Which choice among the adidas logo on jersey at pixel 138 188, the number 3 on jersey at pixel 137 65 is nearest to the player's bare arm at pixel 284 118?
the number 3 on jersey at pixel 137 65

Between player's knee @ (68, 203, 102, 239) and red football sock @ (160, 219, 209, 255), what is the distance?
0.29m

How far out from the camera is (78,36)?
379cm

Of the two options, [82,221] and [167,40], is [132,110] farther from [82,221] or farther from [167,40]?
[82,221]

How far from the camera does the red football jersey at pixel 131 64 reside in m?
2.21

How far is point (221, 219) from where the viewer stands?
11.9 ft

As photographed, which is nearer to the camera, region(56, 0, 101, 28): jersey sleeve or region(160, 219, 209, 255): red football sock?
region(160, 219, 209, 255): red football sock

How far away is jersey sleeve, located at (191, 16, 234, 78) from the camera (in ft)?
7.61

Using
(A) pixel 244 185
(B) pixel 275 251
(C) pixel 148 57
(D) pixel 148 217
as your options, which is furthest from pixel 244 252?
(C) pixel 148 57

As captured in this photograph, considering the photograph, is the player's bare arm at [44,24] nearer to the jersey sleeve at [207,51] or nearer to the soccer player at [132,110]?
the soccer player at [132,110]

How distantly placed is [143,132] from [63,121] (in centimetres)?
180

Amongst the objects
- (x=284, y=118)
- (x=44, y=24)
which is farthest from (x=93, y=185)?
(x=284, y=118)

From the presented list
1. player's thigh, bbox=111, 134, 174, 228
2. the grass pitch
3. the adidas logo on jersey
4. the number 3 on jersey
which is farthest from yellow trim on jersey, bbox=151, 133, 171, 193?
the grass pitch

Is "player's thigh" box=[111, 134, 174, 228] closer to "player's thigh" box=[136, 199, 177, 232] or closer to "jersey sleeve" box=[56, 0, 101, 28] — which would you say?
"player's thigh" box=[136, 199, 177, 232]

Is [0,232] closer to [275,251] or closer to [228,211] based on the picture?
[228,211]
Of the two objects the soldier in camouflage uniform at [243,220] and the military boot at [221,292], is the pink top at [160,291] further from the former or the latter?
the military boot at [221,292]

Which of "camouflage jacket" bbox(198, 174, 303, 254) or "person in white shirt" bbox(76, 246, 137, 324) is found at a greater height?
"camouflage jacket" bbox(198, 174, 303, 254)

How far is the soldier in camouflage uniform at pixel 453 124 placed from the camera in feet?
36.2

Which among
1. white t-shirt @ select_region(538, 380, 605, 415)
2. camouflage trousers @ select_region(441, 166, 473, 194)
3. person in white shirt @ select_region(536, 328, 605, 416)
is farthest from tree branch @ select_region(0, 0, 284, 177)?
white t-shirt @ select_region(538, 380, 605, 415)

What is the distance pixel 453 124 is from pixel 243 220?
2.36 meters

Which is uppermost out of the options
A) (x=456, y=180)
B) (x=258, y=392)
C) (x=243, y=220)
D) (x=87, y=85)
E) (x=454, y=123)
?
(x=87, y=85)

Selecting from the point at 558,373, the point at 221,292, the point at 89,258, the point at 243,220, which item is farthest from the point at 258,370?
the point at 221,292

^^^^

-- Exercise --
Please copy the lines above word for word, from first to last.

-- Answer for the task --
Which choice among the adidas logo on jersey at pixel 138 188, the number 3 on jersey at pixel 137 65 is nearest to the player's bare arm at pixel 284 118?
the number 3 on jersey at pixel 137 65

Between player's knee @ (68, 203, 102, 239) and red football sock @ (160, 219, 209, 255), what is the distance?
0.29m

How far out from the camera is (78,36)?
379cm

Of the two options, [82,221] and [167,40], is [132,110] farther from [82,221] or farther from [167,40]?
[82,221]

How far from the camera does the red football jersey at pixel 131 64 reside in m?
2.21

How far is point (221, 219) from where the viewer stands?
11.9 ft

As photographed, which is nearer to the camera, region(56, 0, 101, 28): jersey sleeve or region(160, 219, 209, 255): red football sock?
region(160, 219, 209, 255): red football sock

How far away is jersey sleeve, located at (191, 16, 234, 78) from the camera (in ft)?
7.61

Using
(A) pixel 244 185
(B) pixel 275 251
(C) pixel 148 57
(D) pixel 148 217
as your options, which is furthest from pixel 244 252?
(C) pixel 148 57

As captured in this photograph, considering the photograph, is the player's bare arm at [44,24] nearer to the jersey sleeve at [207,51] or nearer to the soccer player at [132,110]?
the soccer player at [132,110]

How distantly placed is [143,132] from [63,121] (in centimetres)?
180

Amongst the objects
- (x=284, y=118)
- (x=44, y=24)
which is farthest from (x=93, y=185)?
(x=284, y=118)

From the presented list
1. player's thigh, bbox=111, 134, 174, 228
2. the grass pitch
3. the adidas logo on jersey
4. the number 3 on jersey
which is farthest from yellow trim on jersey, bbox=151, 133, 171, 193?
the grass pitch

Is "player's thigh" box=[111, 134, 174, 228] closer to "player's thigh" box=[136, 199, 177, 232] or closer to "jersey sleeve" box=[56, 0, 101, 28] — which would you say?
"player's thigh" box=[136, 199, 177, 232]

Is [0,232] closer to [275,251] or closer to [228,211] based on the picture?
[228,211]
Of the two objects the soldier in camouflage uniform at [243,220] and the military boot at [221,292], is the pink top at [160,291] further from the former or the latter?
the military boot at [221,292]

Which of "camouflage jacket" bbox(198, 174, 303, 254) or "person in white shirt" bbox(76, 246, 137, 324) is found at a greater height?
"camouflage jacket" bbox(198, 174, 303, 254)

How far is the soldier in camouflage uniform at pixel 453 124 placed from the camera in feet?
36.2

Which among
1. white t-shirt @ select_region(538, 380, 605, 415)
2. camouflage trousers @ select_region(441, 166, 473, 194)
3. person in white shirt @ select_region(536, 328, 605, 416)
is farthest from tree branch @ select_region(0, 0, 284, 177)?
white t-shirt @ select_region(538, 380, 605, 415)

What is the distance pixel 453 124 is from pixel 243 220?
2.36 meters

Which is uppermost out of the options
A) (x=456, y=180)
B) (x=258, y=392)
C) (x=243, y=220)
D) (x=87, y=85)
E) (x=454, y=123)
?
(x=87, y=85)

Selecting from the point at 558,373, the point at 221,292, the point at 89,258, the point at 243,220, which item is farthest from the point at 258,370?
the point at 221,292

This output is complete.